Cada texto está expuesto a críticas legítimas, pero también a las presiones de quienes viven de alimentar la cólera de los extremos: centros ideológicos, fundaciones opacas, activistas y sí, también medios (o seudomedios) que viven de alimentar la polarización. Hoy más que nunca los periodistas debemos explicar con transparencia cómo hacemos nuestro trabajo y elegir con tiento las palabras con las que describimos la realidad.

Defender la libertad de prensa en EE UU no es una proclama hueca. Cuatro periodistas y una empleada de ventas de The Capital Gazette de Annapolis fueron asesinados el 28 de junio por un tipo furioso por un artículo. Al menos 24 periodistas han sido agredidos este año y muchos más han recibido amenazas de grupos racistas, sobre todo en los Estados del Sur. Aun así, la prensa ha seguido haciendo su trabajo, en ocasiones en medio de despidos, del acoso de sus dueños y de represalias ideológicas y casi siempre con menos recursos para averiguar la verdad.

En ese entorno hostil, los reporteros publican historias que mejoran las vidas de personas concretas. The Miami Herald reveló los abusos que sufren los jóvenes en los reformatorios de Florida. Una serie de la radio pública investigó por qué EE UU es el país donde más mujeres mueren al dar a luz y descubrió que al menos la mitad de esas muertes se pueden prevenir.

El impacto de nuestro trabajo se mide por ese tipo de investigaciones mucho más que por las palabras de un editorial. Publicarlas requiere tiempo, recursos y respaldo de los propietarios. Los periódicos de Estados Unidos han perdido miles de periodistas en la última década, pero nunca han tenido tan clara su misión.

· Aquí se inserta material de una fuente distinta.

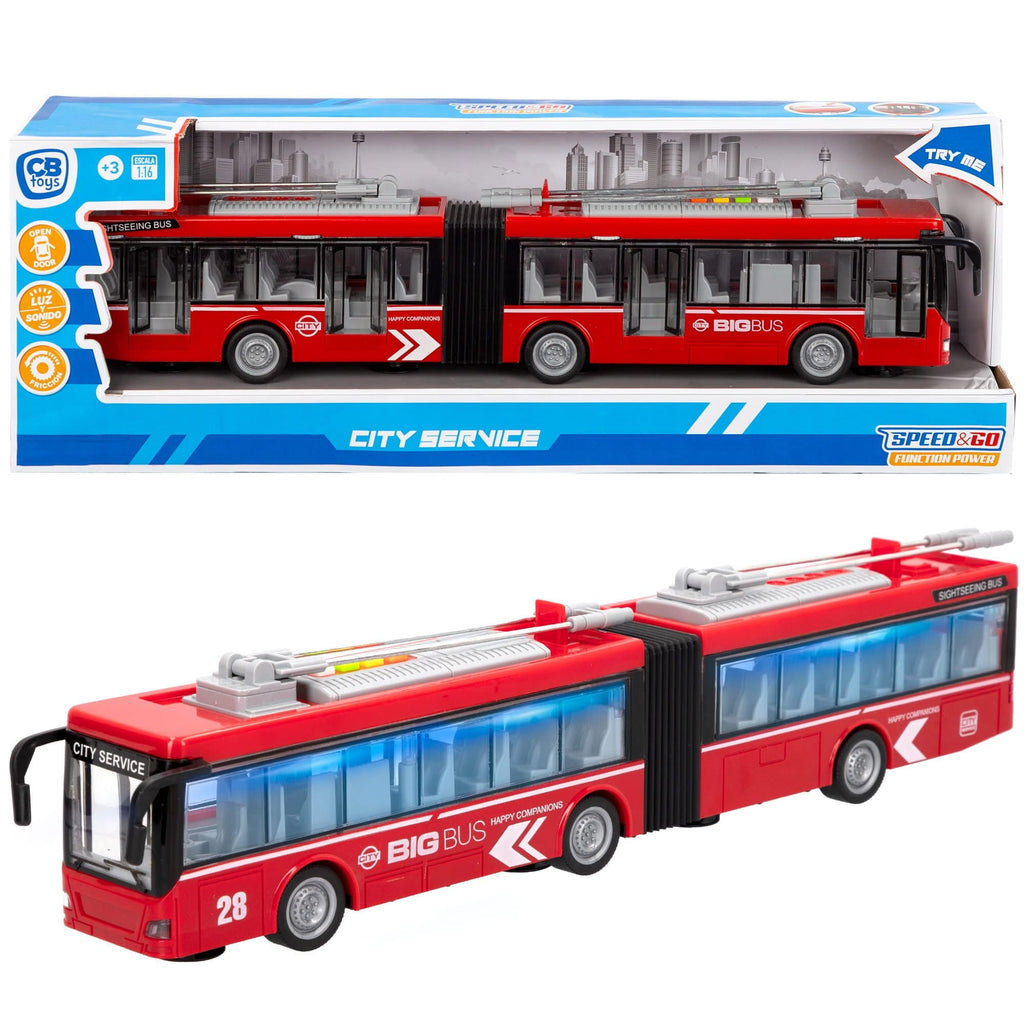 Autobus Giocattolo 45cm con Luci e Suoni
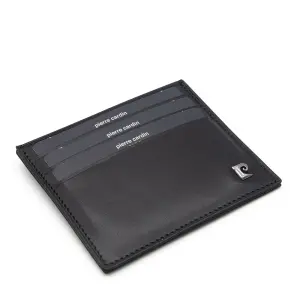 Pierre Cardin Siyah Deri Unisex Kredi Kartlık 042A55 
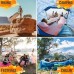 Racdde Inflatable Couch – Cool Inflatable Chair. Upgrade Your Camping Accessories. Easy Setup is Perfect for Hiking Gear, Beach Chair and Music Festivals. 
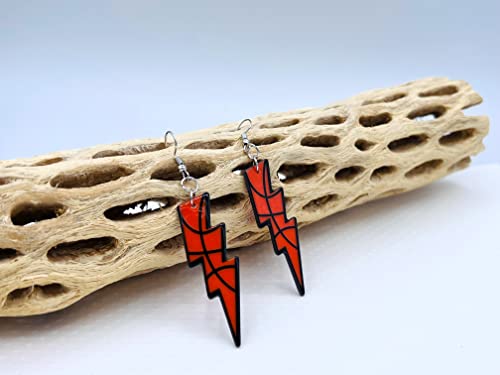 Softball Earrings for Women - Basketball Earrings for Mom - Baseball Earrings for Girls - Football Earrings for Girls - Volleyball Earrings for Girls - Softball Gifts for Girls - Football Mom Earrings - Sports Earrings - Acrylic Earrings for Women - Doubl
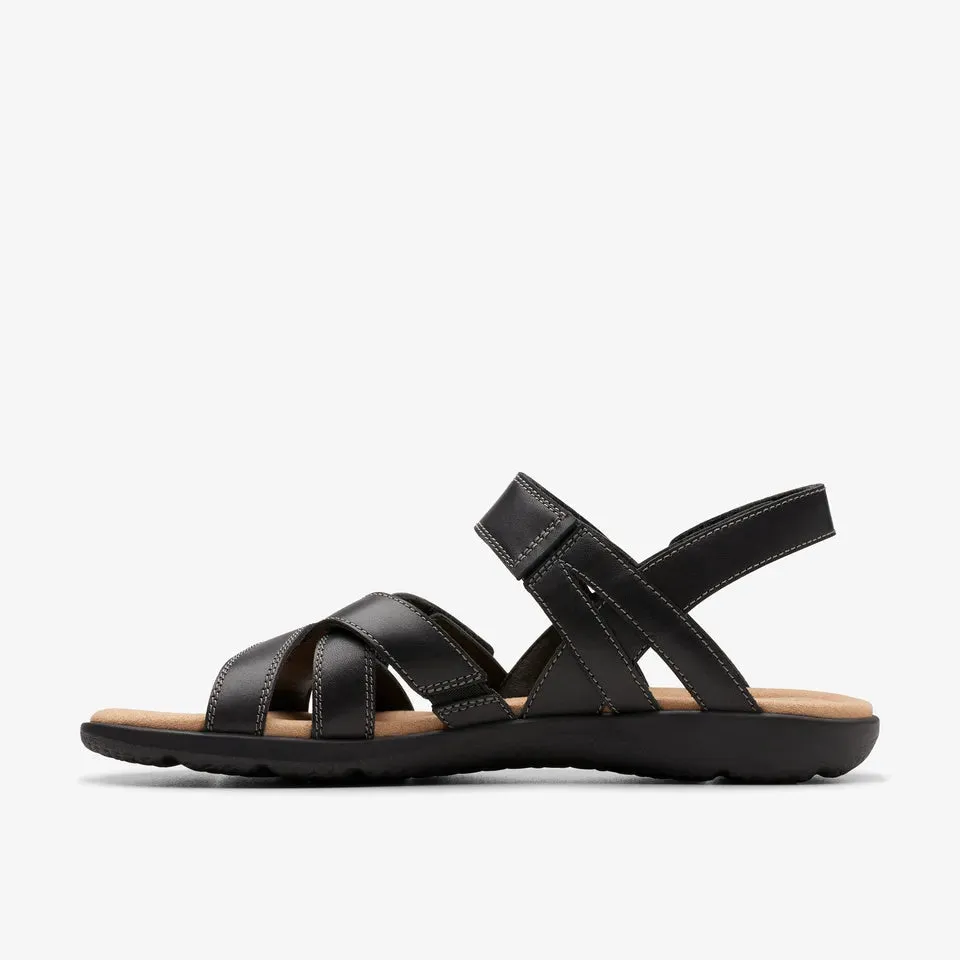 Clarks Women's Elizabelle Gem Black Leather 26177093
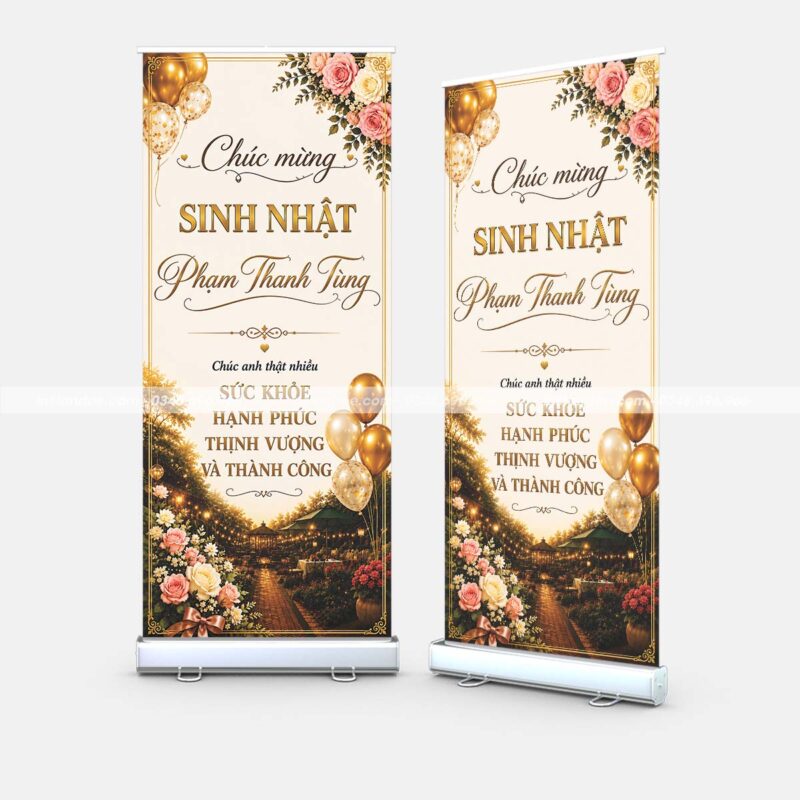 In standee sinh nhật Phạm Thanh Tùng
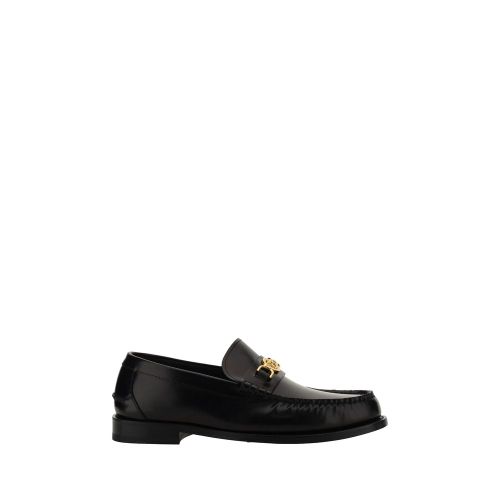 Calf Leather Bos Taurus Slip-On Men's Loafers - Versace - Modalova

Angustiado todavía por el impacto de la propaganda durante la I Guerra Mundial, el influyente periodista Walter Lippmann publicó en 1920 el libro Liberty and the News con el ánimo de impulsar un periodismo más próximo al rigor del método científico y más independiente del poder. “No podemos luchar contra las mentiras que nos envuelven paseando nuestras opiniones”, escribió Lippmann. “Las opiniones verdaderas solo pueden prevalecer si se conocen los hechos a las que se refieren. Si no se conocen, las ideas falsas son tan efectivas como las verdaderas, si no más”. Como periodistas, proteger y difundir esos hechos debe ser nuestra misión.

Eduardo Suárez es periodista y coautor del libro Marco Rubio y la hora de los hispanos. En 2014 ganó el Premio García Márquez de periodismo y en 2016 cubrió la campaña presidencial de EEUU para Univision.